Le méga-côlon chez le lapin: comprendre, diagnostiquer et prendre en charge
- Clapier Des Lucioles
- 13 oct.
- 5 min de lecture
1. Qu’est-ce que le méga-côlon?
Le terme méga-côlon désigne une dilatation anormale du côlon accompagnée d’une perte de motricité et d’une accumulation de matières fécales. Chez le lapin, deux formes principales existent :
Le méga-côlon congénital (ou héréditaire), lié à une mutation du gène English spotting (En) qui affecte la pigmentation et l’innervation intestinale.

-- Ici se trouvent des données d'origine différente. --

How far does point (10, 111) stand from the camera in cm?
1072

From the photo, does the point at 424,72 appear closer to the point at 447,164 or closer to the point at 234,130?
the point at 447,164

Le méga-côlon acquis, qui résulte d’un trouble secondaire comme la stase digestive chronique, la dysbiose, la douleur ou une alimentation inadaptée.
Selon Oglesbee (2020), le méga-côlon représente une conséquence de l’hypomotilité intestinale plutôt qu’une maladie isolée. La distinction entre cause primaire (génétique) et cause secondaire (fonctionnelle) est essentielle pour choisir le bon traitement.
2. Le méga-côlon
congénital
(forme héréditaire)
2.1. Origine génétique : le gène
English spotting
Le méga-côlon héréditaire est fortement associé au gène En, responsable du motif “broken”.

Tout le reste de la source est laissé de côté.